One of the newer offerings for the De-Googled smartphone crowd is /e/OS, which runs on Murena’s Fairphone and Teracube, as well as some Samsung phones. Looks to be basically along the lines of PureOS and Lineage OS. Obviously not Librem, but better than Android or iOS.

I’ve read support documentation and asked over on the /e/OS forum but haven’t found much info on these relatively basic but important questions. Maybe someone knowledgeable here can offer some input:

  1. What are the best additional steps to take to make a Teracube 2e with /e/OS as secure as possible against remote intrusion?

  2. Are all incoming connections in /e/OS blocked by default? If not, what is the best way to do that?

  3. Would the stock browser be more secure than Brave browser or no?
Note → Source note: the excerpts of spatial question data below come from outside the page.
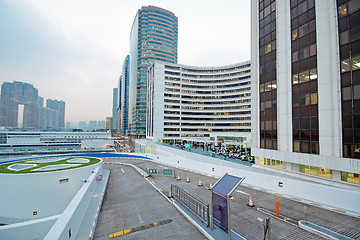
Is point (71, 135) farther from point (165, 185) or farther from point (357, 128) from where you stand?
point (357, 128)

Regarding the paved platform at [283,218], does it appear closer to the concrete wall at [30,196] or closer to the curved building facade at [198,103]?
the concrete wall at [30,196]

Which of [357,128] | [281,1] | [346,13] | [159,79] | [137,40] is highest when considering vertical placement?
[137,40]

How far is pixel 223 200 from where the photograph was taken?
751 centimetres

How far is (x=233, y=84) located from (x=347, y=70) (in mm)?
75089

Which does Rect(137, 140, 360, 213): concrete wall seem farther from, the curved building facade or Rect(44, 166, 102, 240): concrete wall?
the curved building facade

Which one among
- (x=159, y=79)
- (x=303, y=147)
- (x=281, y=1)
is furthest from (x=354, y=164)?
(x=159, y=79)

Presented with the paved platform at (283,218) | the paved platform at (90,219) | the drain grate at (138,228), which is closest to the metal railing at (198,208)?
the paved platform at (283,218)

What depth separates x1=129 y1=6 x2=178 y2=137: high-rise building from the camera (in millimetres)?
108856

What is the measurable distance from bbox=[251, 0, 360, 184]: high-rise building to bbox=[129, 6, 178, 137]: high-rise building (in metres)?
87.5


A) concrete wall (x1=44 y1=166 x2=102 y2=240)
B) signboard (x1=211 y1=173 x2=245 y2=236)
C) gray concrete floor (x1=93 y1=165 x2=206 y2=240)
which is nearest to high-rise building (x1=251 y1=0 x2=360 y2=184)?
signboard (x1=211 y1=173 x2=245 y2=236)

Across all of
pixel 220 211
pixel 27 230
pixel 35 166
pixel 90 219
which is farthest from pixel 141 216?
pixel 35 166

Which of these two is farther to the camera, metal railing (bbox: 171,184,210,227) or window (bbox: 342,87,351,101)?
window (bbox: 342,87,351,101)

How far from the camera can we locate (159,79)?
83.3 meters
I ask because Brave seems to have had virtually no reported vulnerabilities, compared to Chrome which has had many and which the e/OS browser appears to be based on.

  4. Any other configuration steps that would be recommended?

https://e.foundation/e-os/

I haven’t used /e/, so I can’t answer any questions about it, but the Brave browser is based on Chromium, which is the open source core of Chrome, but Brave has a better default configuration for privacy. Any security hole reported for Chrome will likely also apply to Brave.

The thing to keep in mind is that there are only three web browser engines + JavaScript engines that are up-to-date and maintaining good security: Blink + V8 in Chrome/Chromium, WebKit in Safari, and Gecko + IonMonkey in FireFox. Most of the the other web browsers in the market are based on Blink + V8, including MS Edge, Opera, Brave, Vivaldi, Comodo Dragon, Epic Privacy Browser, Torch, Yandex, etc.

The modern web browser has to be incredibly complicated to support 30 years of web standards and trying to keep up with the new standards and plugging all the security holes requires a huge team of programmers, which is why there are only three organizations that attempt to do it today. Opera and Microsoft found that it was too expensive to keep developing their own web browser engine which is why they adopted Blink + V8 from Google and why development of most of the other browser engines have stalled or been discontinued (KHTML + KJS in Konqueror, Amaya, Dillo, libwww, etc). It takes over 20 million lines of code to implement a modern web browser and creating one with good performance and good security is extremely hard. Mozilla found it so hard to create secure code with good performance and multithreading with C++, that they decided to create the Rust programming language. In my opinion, Mozilla now has the most efficient engine, but it struggles to keep up with the Google and Apple because it simply doesn’t have the resources.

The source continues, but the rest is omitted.